• _About this exercise_
An exact copy of the data is required. No picture may appear in it.

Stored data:
# # # # #

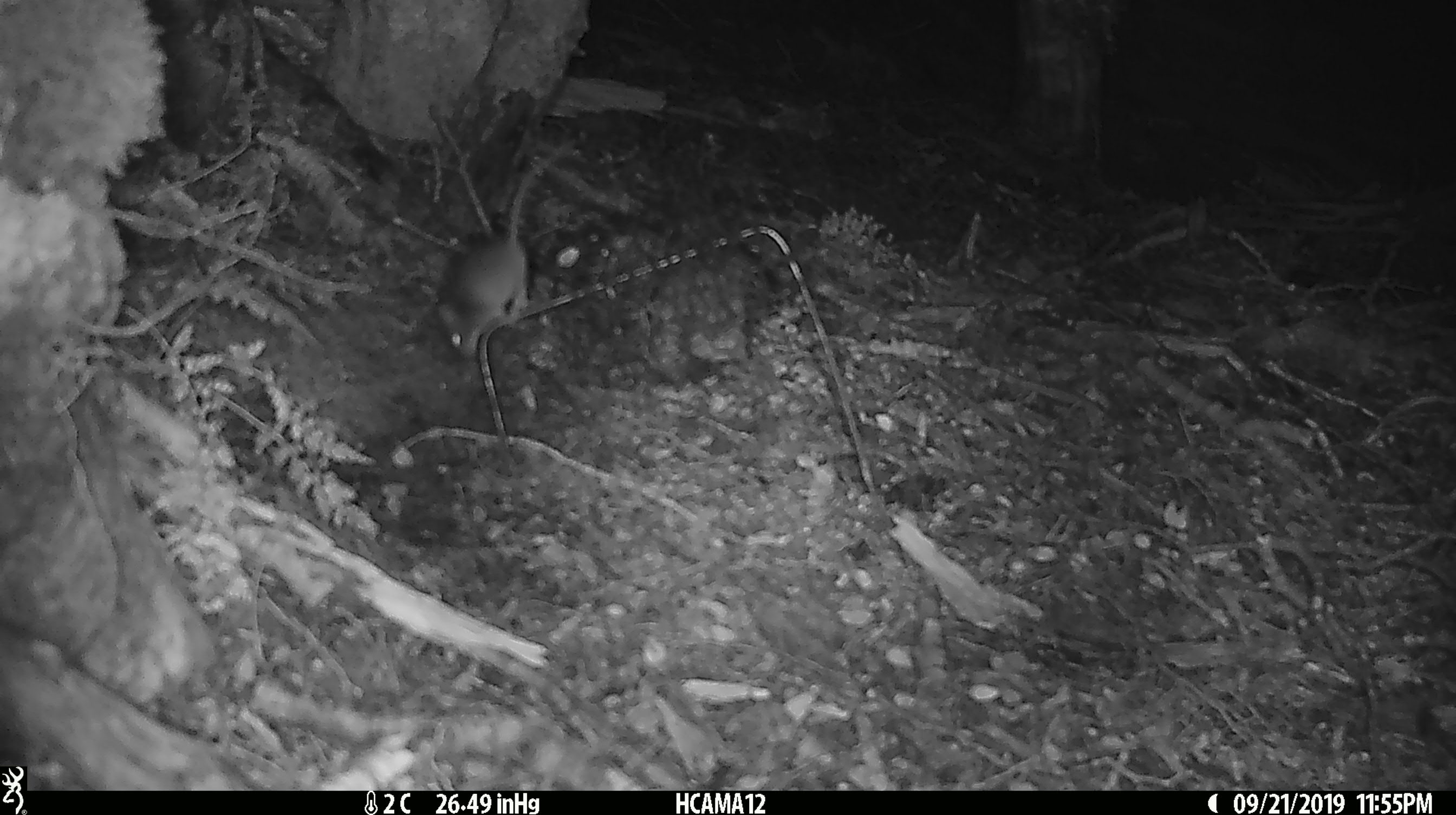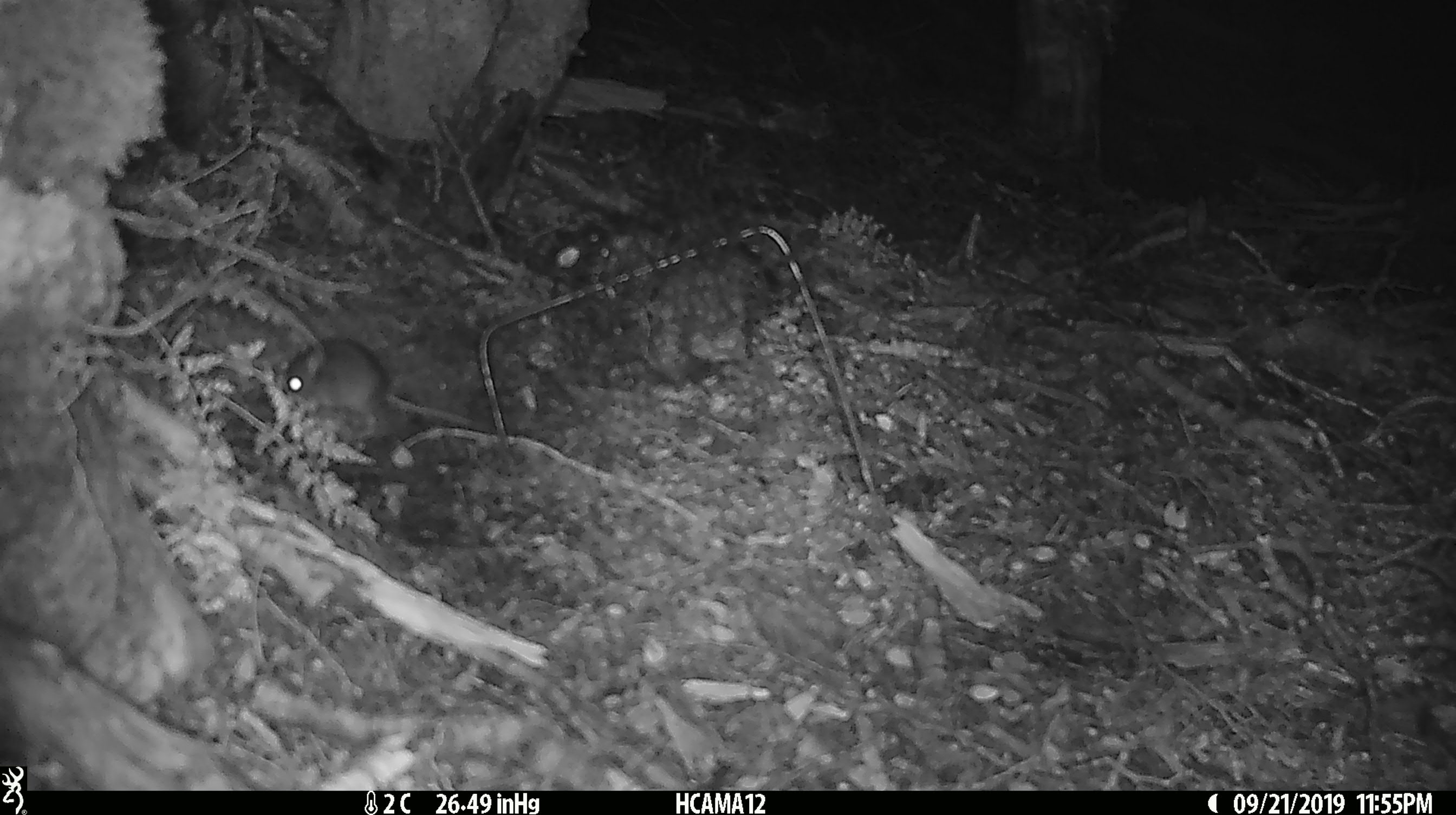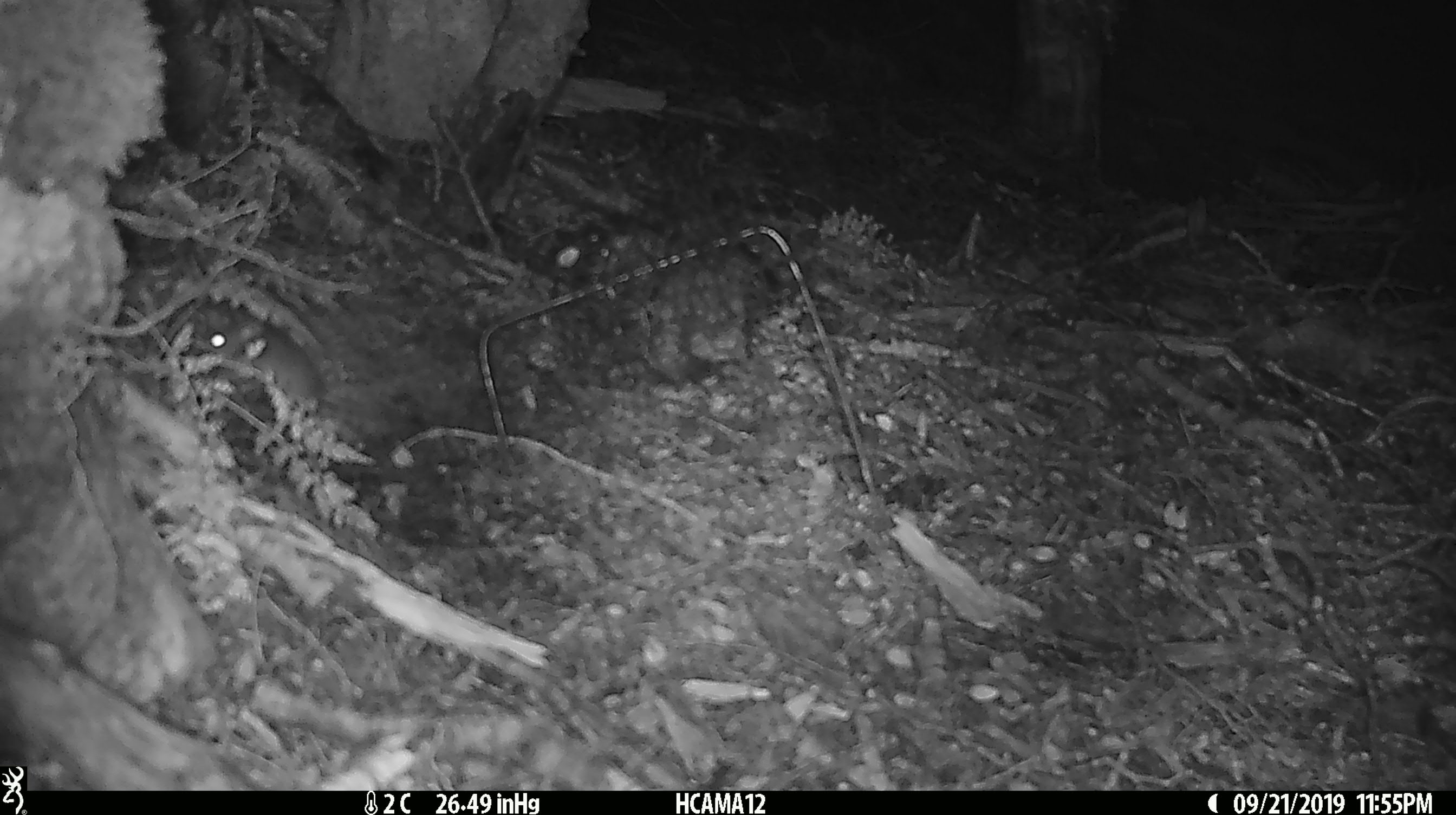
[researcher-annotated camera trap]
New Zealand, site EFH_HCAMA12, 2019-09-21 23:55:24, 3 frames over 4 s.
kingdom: Animalia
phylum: Chordata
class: Mammalia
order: Rodentia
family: Muridae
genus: Mus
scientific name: Mus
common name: mouse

# # # # #

• _Response to the exercise_
[researcher-annotated camera trap]
New Zealand, site EFH_HCAMA12, 2019-09-21 23:55:24, 3 frames over 4 s.
kingdom: Animalia
phylum: Chordata
class: Mammalia
order: Rodentia
family: Muridae
genus: Mus
scientific name: Mus
common name: mouse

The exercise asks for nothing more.